# Provided text
I wrote a script to export twitter friends as foaf rdf description. Now I'm looking for a tool to visualize the friend networks. I tried http://foafscape.berlios.de/ but for 300+ Nodes it is really slow and does a bad job on auto formatting.
Any hints for good graph visualization tools? It's ok if they do not support foaf directly, but they should be able to use images for graph nodes and be able to display large graphs. Linux support would be nice.
Oh, and I'm searching for an interactive tool where I can move nodes by hand.
Update: Thanks for your input. I know graphviz and for static images it is really great. But for large datasets I need to be able to select nodes and highlight all neighbours.
Prefuse looks great: http://prefuse.org/gallery/graphview/
trough prefuse I found vizster, which is exactly what I search (just need to find some sourcecode) http://jheer.org/vizster/
perhaps the prefuse visualization toolkit might help you. It's based on Java and has many sample apps including a graph viewer.
You could try Graphviz. It runs on Linux, Windows and Mac OS X and it will generate an image (PNG, PS, etc) of the graph. You will have to transform your foaf data into its own custom language, but it's pretty easy to learn.
I don't know of any program that auto-generates graph visualizations and allows you to interactively adjust nodes, but Graphviz is a really popular tool for graph visualization. It can export to SVG so you can edit the result in your favorite vector graphics editor.
As recommended by other posters, definitely Graphviz. It takes an input file, let's call it foaf.dot, in the following format:
graph G {
"George Formby" [shape=custom, shapefile="file:formby.png"];
"Michael Jackson" [shape=custom, shapefile="file:jackson.png"];
"George Formby" -- "Michael Jackson";
"Fred Flinstone" -- "Michael Jackson";
"Michael Jackson" -- "Steve McQueen";
}
Note that this file describes an undirected graph (hopefully your friendships are reciprocal). The syntax for directed graphs is similar.

# What the task requires
From the text on visualizing friend networks, transcribe the passage between "Oh, and I'm" and "highlight all neighbours.", inclusive.

# Data below
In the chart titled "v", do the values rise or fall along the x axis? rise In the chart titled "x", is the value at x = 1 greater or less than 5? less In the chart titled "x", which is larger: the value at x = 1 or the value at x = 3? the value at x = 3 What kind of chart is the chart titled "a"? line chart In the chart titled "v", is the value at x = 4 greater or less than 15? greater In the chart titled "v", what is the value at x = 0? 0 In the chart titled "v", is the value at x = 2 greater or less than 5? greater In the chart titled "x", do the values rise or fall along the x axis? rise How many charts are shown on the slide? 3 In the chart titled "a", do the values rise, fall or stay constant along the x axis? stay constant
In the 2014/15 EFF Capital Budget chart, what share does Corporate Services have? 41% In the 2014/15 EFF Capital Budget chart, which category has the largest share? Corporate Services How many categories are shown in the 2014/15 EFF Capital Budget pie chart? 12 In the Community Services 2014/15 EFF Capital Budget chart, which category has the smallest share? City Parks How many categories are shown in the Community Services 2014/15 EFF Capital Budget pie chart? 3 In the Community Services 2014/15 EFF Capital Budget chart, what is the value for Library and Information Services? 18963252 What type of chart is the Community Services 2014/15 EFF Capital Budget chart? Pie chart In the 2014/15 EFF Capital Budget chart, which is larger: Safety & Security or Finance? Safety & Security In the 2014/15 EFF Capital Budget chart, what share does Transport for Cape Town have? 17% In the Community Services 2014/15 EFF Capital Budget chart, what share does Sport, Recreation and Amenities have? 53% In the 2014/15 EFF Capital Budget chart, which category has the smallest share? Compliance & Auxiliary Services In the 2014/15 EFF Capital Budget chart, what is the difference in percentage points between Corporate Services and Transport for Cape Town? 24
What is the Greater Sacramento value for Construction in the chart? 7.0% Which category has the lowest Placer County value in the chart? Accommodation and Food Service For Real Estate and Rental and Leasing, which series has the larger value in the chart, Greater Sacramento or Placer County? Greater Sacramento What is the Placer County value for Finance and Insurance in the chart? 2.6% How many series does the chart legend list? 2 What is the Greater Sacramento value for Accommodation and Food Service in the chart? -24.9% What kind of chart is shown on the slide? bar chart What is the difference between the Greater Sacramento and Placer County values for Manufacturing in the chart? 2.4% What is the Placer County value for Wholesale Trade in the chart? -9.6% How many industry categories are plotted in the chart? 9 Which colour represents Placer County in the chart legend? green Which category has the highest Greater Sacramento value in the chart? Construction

# Solution below
Oh, and I'm searching for an interactive tool where I can move nodes by hand.
Update: Thanks for your input. I know graphviz and for static images it is really great. But for large datasets I need to be able to select nodes and highlight all neighbours.